It's a strange concept to me that a W would say use a condom. I got snipped for a reason. I guess my point is, and I'll def say I've not walked in others shoes on this but I believe I'd go hard no if W wanted me to wear a condom. 

There certainly may be reasons unknown to me to wear one. So I don't know my thoughts on condoms are correct just my thought process.

I found out in week one that W doesn't like ears nibbled on, not my thing either but I remember doing it real early on out of habit I guess while working my way down and so I added that mental note to self.


----------



## DownByTheRiver (Jul 2, 2020)

Ragnar Ragnasson said:


> It's a strange concept to me that a W would say use a condom. I got snipped for a reason. I guess my point is, and I'll def say I've not walked in others shoes on this but I believe I'd go hard no if W wanted me to wear a condom.
> 
> There certainly may be reasons unknown to me to wear one. So I don't know my thoughts on condoms are correct just my thought process.
> 
> I found out in week one that W doesn't like ears nibbled on, not my thing either but I remember doing it real early on out of habit I guess while working my way down and so I added that mental note to self.


He has a problem of being very wet and excess saliva. She has just finally reached her limit on the fluids. She's tired of dealing with them. I'm sure this is coupled with a general decline in sexual appetite as she's getting older. 

Listen I knew a girl right after college who had a boyfriend that his sperm would hit the ceiling when he came and he wouldn't help clean it off because it was her ceiling. There are things that happen in intimacy that are not always optimal. 

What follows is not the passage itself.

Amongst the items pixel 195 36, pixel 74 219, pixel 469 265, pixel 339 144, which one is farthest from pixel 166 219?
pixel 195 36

I just suggest he do what he can to mitigate the situation since they have long relationship and give her as much consideration as possible as she has been doing for him with his salivation problem all these years.


----------



## GoodDad5 (9 mo ago)

My wife won’t admit to having this issue. She will only allow PIV and will not do anything that involves it being on her skin anywhere, even the pre stuff grosses her out. Once we are done she immediately goes to the bathroom. I’ve asked about doing the pull out at the end and she’s so against it. 

Quite honestly the more I work on me and getting in better shape, etc, the more turned off I am by her attitude towards sex. Like I don’t even desire it with her anymore and am weak when I do try to initiate. It’s a willpower I’m working hard for to not initiate sex with her as I know it will be pity sex.


----------



## TinyTbone (6 mo ago)

That is understandable. I at times also feel the same way. No passion, no desire. Just the mechanics of thrusting. Not fun, sharing or enjoyable.


----------